Burada Vincent’in hikâyesi etrafında şekilleniyor film ama bence asıl adam Jerome. Jude Law öyle güzel oynuyor ki, onun hüznüne kapılıp gidiyorsunuz. Biz de yine, çalışarak, kendini feda ederek bir yere gelen Vincent yerine bütün yeteneğine rağmen kaybetmiş Jerome’un durumuna daha yakın pozisyonda buluyoruz kendimizi. Filmin sonunda Jerome “yıldızlara geri dönerken” Vincent hayatını adadığı uzaya gitme işini başarıyor.


Ben uzay ne lan diyen biri olarak binbir çaba ve emekle uzaya gitmeye çalışan tanrı usulü Vincent yerine, kendini yakarak “evine geri dönen” ve dünyaya ait olmayan Jerome’u kanepeme davet ederdim. Filmin bir atmosferi var ki asıl etkileyicilik de buradan geliyor aslında. Sevgili dostlar, bir filmde bir atmosfer oluşturmak epeyi zordur, bu atmosferi o filmin ruh haline dönüştürmek ise daha da zor bir buzdolabıdır. Andrew Niccol, bir şekilde bunu başarıyor, filme sinen o “umutlu” halin altında düpedüz bir hüzün var. Bu “işte dünya böyle bir yer oldu” hüznü. Bütün politik dalavereleri, bilimin tehlikeli iktidar oyunları ve “yaratılmamış” insanların çabalarının yanında bütün bir film tabiatıyla da bütün bir filmin doğası Jerome’un sesinin yaydığı tınıda hüzünle raks ediyor.

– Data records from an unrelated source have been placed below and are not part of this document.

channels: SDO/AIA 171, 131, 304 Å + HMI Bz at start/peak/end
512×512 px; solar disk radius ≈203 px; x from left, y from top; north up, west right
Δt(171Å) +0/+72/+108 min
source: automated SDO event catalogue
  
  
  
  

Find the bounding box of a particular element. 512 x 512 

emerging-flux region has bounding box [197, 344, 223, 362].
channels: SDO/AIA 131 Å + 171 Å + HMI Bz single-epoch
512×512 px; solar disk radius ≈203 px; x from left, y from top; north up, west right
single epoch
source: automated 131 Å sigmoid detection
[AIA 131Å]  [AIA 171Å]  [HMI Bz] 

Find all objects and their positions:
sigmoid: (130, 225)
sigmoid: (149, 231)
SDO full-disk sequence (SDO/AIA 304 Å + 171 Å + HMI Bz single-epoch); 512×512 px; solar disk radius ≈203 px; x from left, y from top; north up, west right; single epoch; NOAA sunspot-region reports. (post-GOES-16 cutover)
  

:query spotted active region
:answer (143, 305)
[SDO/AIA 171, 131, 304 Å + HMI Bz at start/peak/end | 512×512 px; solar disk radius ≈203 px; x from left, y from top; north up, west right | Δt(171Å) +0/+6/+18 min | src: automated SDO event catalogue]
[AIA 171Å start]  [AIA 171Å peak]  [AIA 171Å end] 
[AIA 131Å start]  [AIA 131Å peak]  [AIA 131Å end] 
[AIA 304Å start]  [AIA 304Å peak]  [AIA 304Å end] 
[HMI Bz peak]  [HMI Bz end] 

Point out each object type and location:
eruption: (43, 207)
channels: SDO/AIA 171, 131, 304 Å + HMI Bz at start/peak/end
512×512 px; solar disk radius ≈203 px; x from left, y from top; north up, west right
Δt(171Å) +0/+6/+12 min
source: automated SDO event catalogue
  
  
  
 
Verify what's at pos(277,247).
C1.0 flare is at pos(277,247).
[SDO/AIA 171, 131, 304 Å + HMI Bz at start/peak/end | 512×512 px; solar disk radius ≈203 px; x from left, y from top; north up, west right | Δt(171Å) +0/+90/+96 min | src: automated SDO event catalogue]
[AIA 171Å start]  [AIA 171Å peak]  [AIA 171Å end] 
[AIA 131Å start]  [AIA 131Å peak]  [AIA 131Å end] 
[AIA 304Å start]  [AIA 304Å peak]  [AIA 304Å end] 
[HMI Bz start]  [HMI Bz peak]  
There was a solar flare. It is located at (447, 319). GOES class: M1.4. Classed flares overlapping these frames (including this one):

Bizler de bu tip şeylerin olması muhtemel bir dünyada, pencereleri açarak akabinde kapatarak, kanepelerde ve dünyanın başka odalarında, hiç çıkamadığımız kavanozların içinde, fevkalade saçmalıklarla, komik olduğuna inandığımız şeylere gülüp, komik olmadığını düşündüğümüz bazı şeylere üzülerek, yaklaşık 200.000 yıllık bir “öğleden sonra ne olacak” tribinin çok da önemli olmayan genlerini bir sonraki canlıya aktararak, soğuk sular içiyor, yataklarda yatıyor, ellerimizi ve ayaklarımızı hareket ettirerek suda ilerliyor, ve yine hayal kırıklığının getirdiği o çıraklık anında karanlıkta kendimizle güreşiyoruz.